DATA PROVIDED:
§ §
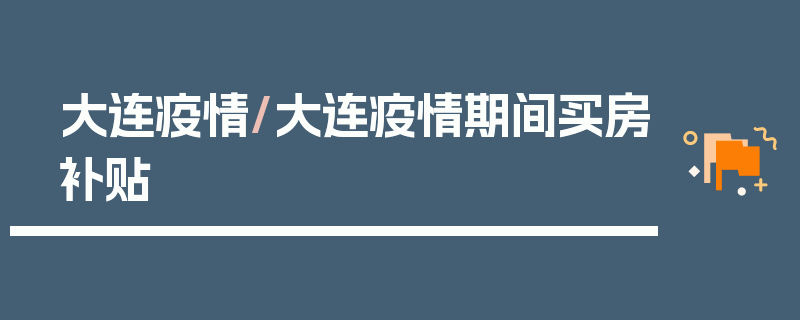 大连疫情/大连疫情期间买房补贴
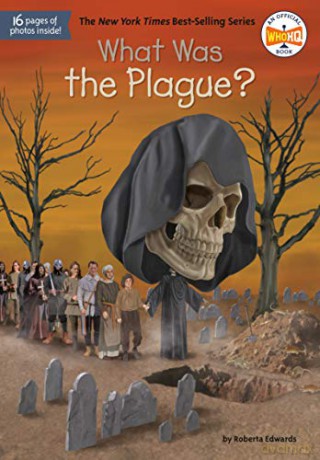 What Was The Plague - Roberta Edwards [KSIĄŻKA]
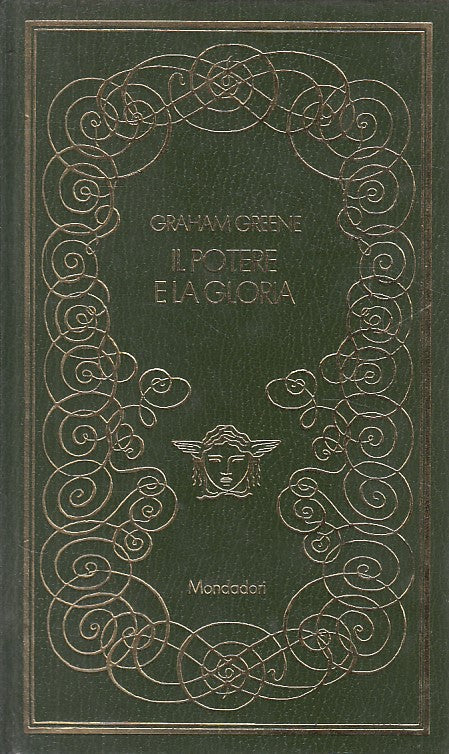 LN- IL POTERE E LA GLORIA- GREENE- MONDADORI- MEDUSA - 1a ED. - 1970 - C -ZFS544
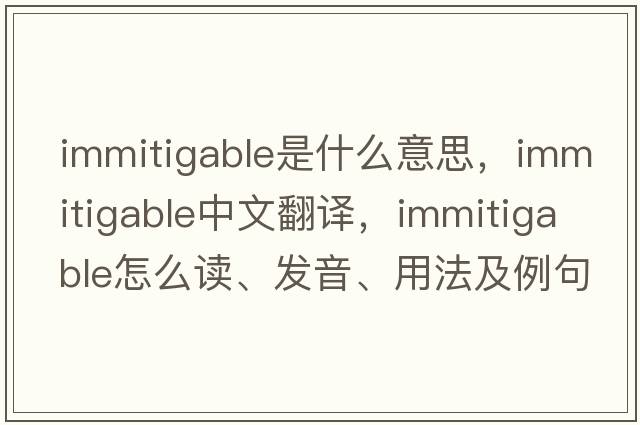 immitigable是什么意思，immitigable中文翻譯，immitigable怎么讀、發(fā)音、用法及例句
§ §
YOUR ASSIGNMENT:
What you return should match the material line for line, with the images removed.

TASK RESPONSE:
 大连疫情/大连疫情期间买房补贴
 What Was The Plague - Roberta Edwards [KSIĄŻKA]
 LN- IL POTERE E LA GLORIA- GREENE- MONDADORI- MEDUSA - 1a ED. - 1970 - C -ZFS544
 immitigable是什么意思，immitigable中文翻譯，immitigable怎么讀、發(fā)音、用法及例句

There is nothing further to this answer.